## EXERCISE BRIEF
When you reach the records, transcribe all of them exactly.
____
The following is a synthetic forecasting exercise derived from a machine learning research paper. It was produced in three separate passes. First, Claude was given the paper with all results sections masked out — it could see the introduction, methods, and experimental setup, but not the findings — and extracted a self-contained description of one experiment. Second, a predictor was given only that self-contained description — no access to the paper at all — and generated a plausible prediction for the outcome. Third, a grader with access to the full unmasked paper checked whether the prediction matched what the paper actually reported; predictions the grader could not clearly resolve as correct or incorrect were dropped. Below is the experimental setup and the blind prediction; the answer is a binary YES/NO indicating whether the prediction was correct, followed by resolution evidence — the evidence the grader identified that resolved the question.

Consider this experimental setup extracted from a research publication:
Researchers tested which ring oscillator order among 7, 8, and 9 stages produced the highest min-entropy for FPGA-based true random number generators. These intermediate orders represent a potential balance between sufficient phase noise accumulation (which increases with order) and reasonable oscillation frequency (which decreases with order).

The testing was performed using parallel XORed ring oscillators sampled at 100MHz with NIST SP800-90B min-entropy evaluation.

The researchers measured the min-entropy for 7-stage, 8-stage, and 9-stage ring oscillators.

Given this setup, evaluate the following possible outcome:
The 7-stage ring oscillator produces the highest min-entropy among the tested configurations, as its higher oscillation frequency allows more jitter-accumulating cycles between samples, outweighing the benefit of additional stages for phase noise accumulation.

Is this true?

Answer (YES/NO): NO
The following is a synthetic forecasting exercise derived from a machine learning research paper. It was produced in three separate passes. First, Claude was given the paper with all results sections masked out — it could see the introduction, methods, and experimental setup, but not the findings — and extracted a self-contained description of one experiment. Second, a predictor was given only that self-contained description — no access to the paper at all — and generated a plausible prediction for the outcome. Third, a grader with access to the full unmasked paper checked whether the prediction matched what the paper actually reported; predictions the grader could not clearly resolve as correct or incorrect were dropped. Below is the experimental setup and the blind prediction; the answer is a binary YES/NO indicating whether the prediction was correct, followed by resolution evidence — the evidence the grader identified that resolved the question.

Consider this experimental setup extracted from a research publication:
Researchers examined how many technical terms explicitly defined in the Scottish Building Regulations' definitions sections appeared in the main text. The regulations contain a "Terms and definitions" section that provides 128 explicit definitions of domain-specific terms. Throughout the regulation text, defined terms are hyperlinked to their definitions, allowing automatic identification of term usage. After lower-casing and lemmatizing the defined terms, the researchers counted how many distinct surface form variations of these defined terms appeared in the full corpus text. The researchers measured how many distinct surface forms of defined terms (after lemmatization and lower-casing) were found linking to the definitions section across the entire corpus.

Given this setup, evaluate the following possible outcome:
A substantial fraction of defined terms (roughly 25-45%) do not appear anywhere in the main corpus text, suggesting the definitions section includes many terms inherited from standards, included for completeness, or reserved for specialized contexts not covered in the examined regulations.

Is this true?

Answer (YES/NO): NO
____
## ANSWER TO THE PROBLEM
The following is a synthetic forecasting exercise derived from a machine learning research paper. It was produced in three separate passes. First, Claude was given the paper with all results sections masked out — it could see the introduction, methods, and experimental setup, but not the findings — and extracted a self-contained description of one experiment. Second, a predictor was given only that self-contained description — no access to the paper at all — and generated a plausible prediction for the outcome. Third, a grader with access to the full unmasked paper checked whether the prediction matched what the paper actually reported; predictions the grader could not clearly resolve as correct or incorrect were dropped. Below is the experimental setup and the blind prediction; the answer is a binary YES/NO indicating whether the prediction was correct, followed by resolution evidence — the evidence the grader identified that resolved the question.

Consider this experimental setup extracted from a research publication:
Researchers tested which ring oscillator order among 7, 8, and 9 stages produced the highest min-entropy for FPGA-based true random number generators. These intermediate orders represent a potential balance between sufficient phase noise accumulation (which increases with order) and reasonable oscillation frequency (which decreases with order).

The testing was performed using parallel XORed ring oscillators sampled at 100MHz with NIST SP800-90B min-entropy evaluation.

The researchers measured the min-entropy for 7-stage, 8-stage, and 9-stage ring oscillators.

Given this setup, evaluate the following possible outcome:
The 7-stage ring oscillator produces the highest min-entropy among the tested configurations, as its higher oscillation frequency allows more jitter-accumulating cycles between samples, outweighing the benefit of additional stages for phase noise accumulation.

Is this true?

Answer (YES/NO): NO
The following is a synthetic forecasting exercise derived from a machine learning research paper. It was produced in three separate passes. First, Claude was given the paper with all results sections masked out — it could see the introduction, methods, and experimental setup, but not the findings — and extracted a self-contained description of one experiment. Second, a predictor was given only that self-contained description — no access to the paper at all — and generated a plausible prediction for the outcome. Third, a grader with access to the full unmasked paper checked whether the prediction matched what the paper actually reported; predictions the grader could not clearly resolve as correct or incorrect were dropped. Below is the experimental setup and the blind prediction; the answer is a binary YES/NO indicating whether the prediction was correct, followed by resolution evidence — the evidence the grader identified that resolved the question.

Consider this experimental setup extracted from a research publication:
Researchers examined how many technical terms explicitly defined in the Scottish Building Regulations' definitions sections appeared in the main text. The regulations contain a "Terms and definitions" section that provides 128 explicit definitions of domain-specific terms. Throughout the regulation text, defined terms are hyperlinked to their definitions, allowing automatic identification of term usage. After lower-casing and lemmatizing the defined terms, the researchers counted how many distinct surface form variations of these defined terms appeared in the full corpus text. The researchers measured how many distinct surface forms of defined terms (after lemmatization and lower-casing) were found linking to the definitions section across the entire corpus.

Given this setup, evaluate the following possible outcome:
A substantial fraction of defined terms (roughly 25-45%) do not appear anywhere in the main corpus text, suggesting the definitions section includes many terms inherited from standards, included for completeness, or reserved for specialized contexts not covered in the examined regulations.

Is this true?

Answer (YES/NO): NO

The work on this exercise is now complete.